A list of expensive priorities

Trump spoke to members Monday night as they kicked off the retreat in which one of the big goals is to hash out potential ways to pay for the long list of policies they want to enact.

During his speech, Trump added to that list. Among his demands were eliminating taxes on tips, banning taxes on overtime and cutting the corporate tax rate from 21% to 15% – priorities that will cost hundreds of billions of dollars.

That's a particular challenge when there is a portion of the Republican conference that says they'll only support the package if it cuts as much money as it spends.

“One of the things that we have to confront is that it’s easy to talk in platitudes" about cutting federal spending, said Rep. Mike Flood, R-Neb., vice chair of the GOP's Main Street Caucus.

"It's a very different thing to sit at a board table at the whip's office and put up on a projector what a $23 billion cut looks to this specific nutrition program or to this specific federal student aid program," he said. “The reality is that we are going to have to make some cuts that will be felt by the American people.”

Trump's spending pause dominates the day

Tuesday was lawmakers' big working day as they huddled in breakout sessions with GOP leaders and committee chairs to hear about proposed policies and air their priorities and concerns.

But one story dominated the news cycle outside the room: Trump's Monday night directive to pause the distribution of trillions of dollars in federal grants and loans, which he rescinded on Wednesday.

The move set off a firestorm from Democrats and good government advocates, who argued the move violated the Constitution and a federal law barring the president from refusing to spend money Congress allocates.

House Republicans backed up the president's move, arguing it was necessary to avoid waste and abuse.

Trump’s move to pause all federal grants and loans is a “legitimate exercise of executive oversight,” said House Appropriations Committee Chairman Tom Cole, R-Okla., who is often considered an institutionalist who has insisted upon the importance of Congressional power. “I don’t think putting a hold on things is extraordinary.”

An aggressive path forward

Republicans say they made progress over the week by working out some initial goals for spending limits and ensuring concerns and desires from across the conference were heard by committee chairs as they began deliberation. Lawmakers plan to return to Congress next week and begin to work on the first procedural move to set up the legislation they'll need to pass Trump's agenda.

They say they can finish the process, passing the bill into law, by April – an incredibly tight timeframe.

"We have a very aggressive timetable on which we have to operate because the first 100 days will evaporate pretty quickly," Johnson said. "We have to build consensus along the way, and that's what we're doing."

The Budget Committee will have marching orders by the end of the week and put them into action next week, he said, and the Senate will follow the same process on its side. Lawmakers say they will reconcile differences in the bills in February.
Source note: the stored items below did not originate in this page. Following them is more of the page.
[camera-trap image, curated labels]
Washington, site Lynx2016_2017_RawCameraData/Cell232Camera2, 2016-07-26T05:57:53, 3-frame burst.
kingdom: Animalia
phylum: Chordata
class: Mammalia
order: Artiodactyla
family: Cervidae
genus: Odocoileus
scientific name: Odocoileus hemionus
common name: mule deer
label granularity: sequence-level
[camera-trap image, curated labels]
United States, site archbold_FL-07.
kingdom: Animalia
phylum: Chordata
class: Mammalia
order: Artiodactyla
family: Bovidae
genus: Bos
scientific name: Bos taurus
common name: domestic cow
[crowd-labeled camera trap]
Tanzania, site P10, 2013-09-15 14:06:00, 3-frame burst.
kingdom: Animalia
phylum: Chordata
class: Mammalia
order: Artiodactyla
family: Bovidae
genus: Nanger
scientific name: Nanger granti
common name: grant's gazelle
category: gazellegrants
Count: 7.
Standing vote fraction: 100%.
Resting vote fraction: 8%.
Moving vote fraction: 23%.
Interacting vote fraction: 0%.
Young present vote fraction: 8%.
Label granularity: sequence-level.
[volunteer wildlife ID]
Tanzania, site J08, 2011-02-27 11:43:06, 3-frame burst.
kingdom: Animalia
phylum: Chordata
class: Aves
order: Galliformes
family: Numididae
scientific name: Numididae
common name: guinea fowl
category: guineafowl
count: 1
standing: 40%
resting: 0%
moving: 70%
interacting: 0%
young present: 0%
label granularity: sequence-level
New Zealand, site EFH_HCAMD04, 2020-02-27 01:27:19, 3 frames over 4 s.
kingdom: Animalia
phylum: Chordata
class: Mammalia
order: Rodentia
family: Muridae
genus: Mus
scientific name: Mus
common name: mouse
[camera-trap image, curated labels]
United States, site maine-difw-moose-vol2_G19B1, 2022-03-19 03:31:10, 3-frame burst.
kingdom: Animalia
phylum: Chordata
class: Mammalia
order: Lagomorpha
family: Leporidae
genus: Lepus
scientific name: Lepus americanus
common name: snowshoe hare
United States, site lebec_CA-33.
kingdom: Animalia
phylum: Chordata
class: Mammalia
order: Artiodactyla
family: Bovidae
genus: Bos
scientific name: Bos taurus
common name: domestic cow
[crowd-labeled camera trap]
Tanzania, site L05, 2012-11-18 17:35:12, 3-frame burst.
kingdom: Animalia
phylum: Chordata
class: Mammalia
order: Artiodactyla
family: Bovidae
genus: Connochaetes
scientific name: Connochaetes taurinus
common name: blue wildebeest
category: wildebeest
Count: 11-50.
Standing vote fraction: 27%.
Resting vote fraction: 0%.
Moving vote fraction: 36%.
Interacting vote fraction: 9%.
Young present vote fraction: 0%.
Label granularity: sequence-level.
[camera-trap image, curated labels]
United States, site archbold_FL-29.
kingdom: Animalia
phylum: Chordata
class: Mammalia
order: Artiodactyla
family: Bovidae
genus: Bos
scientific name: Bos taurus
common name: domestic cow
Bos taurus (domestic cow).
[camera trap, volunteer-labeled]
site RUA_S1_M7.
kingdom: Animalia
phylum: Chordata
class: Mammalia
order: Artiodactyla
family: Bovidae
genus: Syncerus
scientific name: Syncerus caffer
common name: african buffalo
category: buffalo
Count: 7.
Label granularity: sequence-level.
Then, in March, additional committees will work on the policy in the legislation, with a full House vote by early April, Johnson said.

"If we stay on our schedule, we're sending it to the president's desk by the end of April or early to mid-May," he said.

But as they departed, many lawmakers complained that they were leaving the week without a clear idea of what the legislation will look like or how it will get passed.

"After two days at our House Republican winter retreat, we still do not have a plan on budget reconciliation and our Speaker and his team have not offered one," Rep. Marjorie Taylor Greene, R-Ga., wrote on X.